PASAJE –
****************************************
En el patio de vecinos escuché una conversación de ventana a ventana en la que se preguntaban, “si a simple vista se pudieran ver los virus, ¿qué veríamos?” Un ejercicio interesante, pensé, y que quise descifrar. Mentalmente aumenté el tamaño del virus hasta que alcanzó los seis o siete centímetros de largo, que lo pudiera coger con la mano. Y entendí lo espantoso que sería ver millones de bichos volando unos junto a los otros, a modo de enjambres gigantescos que, estornudo a estornudo, avanzarían a gran velocidad. A esa proporción, serían unas nubes víricas de varios kilómetros cuadrados avanzando cien o doscientos kilómetros cada día. En mi cabeza había transformado la pandemia en una plaga de langostas.
****************************************
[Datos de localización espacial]
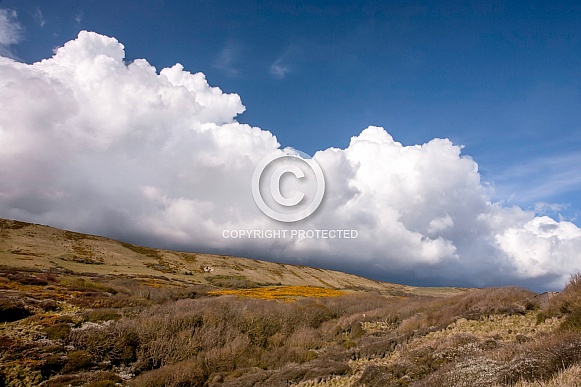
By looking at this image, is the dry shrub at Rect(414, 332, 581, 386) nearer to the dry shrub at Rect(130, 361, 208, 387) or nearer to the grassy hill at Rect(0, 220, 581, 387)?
the grassy hill at Rect(0, 220, 581, 387)

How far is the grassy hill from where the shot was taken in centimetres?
1159

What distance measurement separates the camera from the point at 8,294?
79.8 feet

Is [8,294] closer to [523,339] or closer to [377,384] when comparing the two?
[377,384]

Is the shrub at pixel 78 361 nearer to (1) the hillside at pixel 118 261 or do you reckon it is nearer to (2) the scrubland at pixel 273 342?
(2) the scrubland at pixel 273 342

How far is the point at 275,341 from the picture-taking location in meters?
25.4

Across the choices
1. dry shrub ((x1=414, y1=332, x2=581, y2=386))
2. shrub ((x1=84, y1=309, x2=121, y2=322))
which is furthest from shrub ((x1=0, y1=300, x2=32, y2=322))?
dry shrub ((x1=414, y1=332, x2=581, y2=386))

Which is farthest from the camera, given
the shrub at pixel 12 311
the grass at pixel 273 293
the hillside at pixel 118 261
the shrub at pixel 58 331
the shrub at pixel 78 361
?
the hillside at pixel 118 261

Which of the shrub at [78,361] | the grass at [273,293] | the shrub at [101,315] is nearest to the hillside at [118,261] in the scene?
the grass at [273,293]

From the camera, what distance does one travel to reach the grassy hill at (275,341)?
11.6 metres

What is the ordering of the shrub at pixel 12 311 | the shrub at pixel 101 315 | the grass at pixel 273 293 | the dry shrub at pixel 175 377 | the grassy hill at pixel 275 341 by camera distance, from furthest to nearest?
the grass at pixel 273 293 → the shrub at pixel 101 315 → the shrub at pixel 12 311 → the dry shrub at pixel 175 377 → the grassy hill at pixel 275 341

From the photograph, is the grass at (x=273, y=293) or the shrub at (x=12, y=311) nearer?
the shrub at (x=12, y=311)

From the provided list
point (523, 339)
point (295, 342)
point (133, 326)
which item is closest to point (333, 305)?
point (295, 342)

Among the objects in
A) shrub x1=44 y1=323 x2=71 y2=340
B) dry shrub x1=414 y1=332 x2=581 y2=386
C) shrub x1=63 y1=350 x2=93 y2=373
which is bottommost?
shrub x1=63 y1=350 x2=93 y2=373

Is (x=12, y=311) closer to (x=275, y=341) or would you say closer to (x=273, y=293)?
(x=275, y=341)
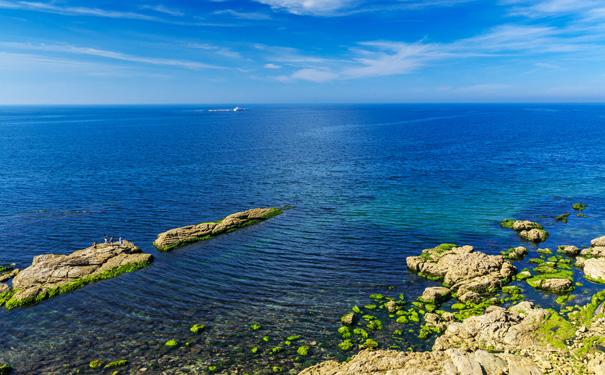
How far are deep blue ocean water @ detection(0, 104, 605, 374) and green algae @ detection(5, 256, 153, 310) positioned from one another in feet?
3.63

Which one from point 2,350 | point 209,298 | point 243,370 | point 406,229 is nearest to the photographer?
point 243,370

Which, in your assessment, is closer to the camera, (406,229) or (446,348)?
(446,348)

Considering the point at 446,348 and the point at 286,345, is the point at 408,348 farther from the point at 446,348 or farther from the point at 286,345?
the point at 286,345

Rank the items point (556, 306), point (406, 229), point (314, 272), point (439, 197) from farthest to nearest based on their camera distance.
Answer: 1. point (439, 197)
2. point (406, 229)
3. point (314, 272)
4. point (556, 306)

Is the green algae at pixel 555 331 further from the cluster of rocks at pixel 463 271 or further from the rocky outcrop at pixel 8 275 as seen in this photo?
the rocky outcrop at pixel 8 275

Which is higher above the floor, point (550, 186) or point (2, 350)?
point (550, 186)

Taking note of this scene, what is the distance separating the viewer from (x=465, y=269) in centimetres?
3900

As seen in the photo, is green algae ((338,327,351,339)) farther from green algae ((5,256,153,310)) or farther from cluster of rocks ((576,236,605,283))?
cluster of rocks ((576,236,605,283))

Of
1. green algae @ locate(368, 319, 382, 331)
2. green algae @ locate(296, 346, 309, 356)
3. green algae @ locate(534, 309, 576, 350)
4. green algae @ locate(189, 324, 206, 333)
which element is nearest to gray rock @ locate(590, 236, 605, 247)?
green algae @ locate(534, 309, 576, 350)

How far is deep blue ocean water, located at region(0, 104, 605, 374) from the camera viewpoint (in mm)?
30156

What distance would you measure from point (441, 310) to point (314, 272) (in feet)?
48.2

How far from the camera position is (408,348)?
28.0 m

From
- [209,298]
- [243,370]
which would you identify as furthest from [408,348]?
[209,298]

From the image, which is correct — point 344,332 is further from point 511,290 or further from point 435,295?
point 511,290
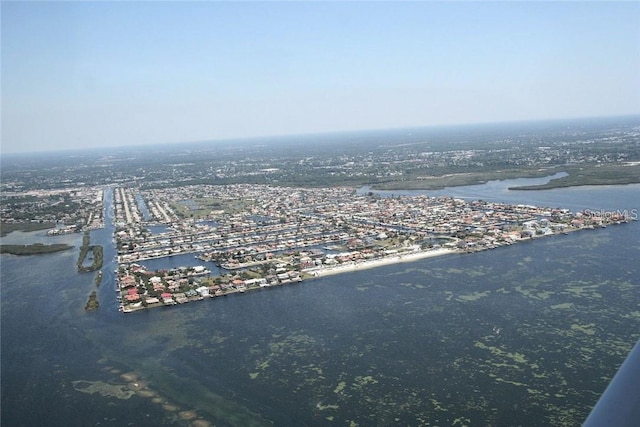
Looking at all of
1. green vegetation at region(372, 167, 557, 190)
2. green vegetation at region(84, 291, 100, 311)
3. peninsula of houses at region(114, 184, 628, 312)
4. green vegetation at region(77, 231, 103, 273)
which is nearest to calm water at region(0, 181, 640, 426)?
green vegetation at region(84, 291, 100, 311)

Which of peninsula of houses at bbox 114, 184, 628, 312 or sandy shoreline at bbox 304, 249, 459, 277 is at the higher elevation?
peninsula of houses at bbox 114, 184, 628, 312

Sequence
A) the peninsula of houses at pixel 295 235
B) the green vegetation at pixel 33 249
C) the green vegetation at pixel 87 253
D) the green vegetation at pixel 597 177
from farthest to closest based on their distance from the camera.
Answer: the green vegetation at pixel 597 177 < the green vegetation at pixel 33 249 < the green vegetation at pixel 87 253 < the peninsula of houses at pixel 295 235

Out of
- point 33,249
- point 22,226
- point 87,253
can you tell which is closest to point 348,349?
point 87,253

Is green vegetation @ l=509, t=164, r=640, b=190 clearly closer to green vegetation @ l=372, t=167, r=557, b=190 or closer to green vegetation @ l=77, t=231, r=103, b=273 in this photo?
green vegetation @ l=372, t=167, r=557, b=190

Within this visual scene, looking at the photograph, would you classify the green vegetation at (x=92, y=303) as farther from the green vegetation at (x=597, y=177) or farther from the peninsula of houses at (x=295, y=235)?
the green vegetation at (x=597, y=177)

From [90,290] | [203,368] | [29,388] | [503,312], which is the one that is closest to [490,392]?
[503,312]

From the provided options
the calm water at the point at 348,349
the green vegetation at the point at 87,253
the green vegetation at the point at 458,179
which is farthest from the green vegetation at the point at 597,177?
the green vegetation at the point at 87,253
****************************************
QUÉ SE SOLICITA – Según el pasaje, ¿en qué se había transformado la pandemia en la cabeza de quien narra? Para responder, utilice únicamente el pasaje.

RESPUESTA – En una plaga de langostas.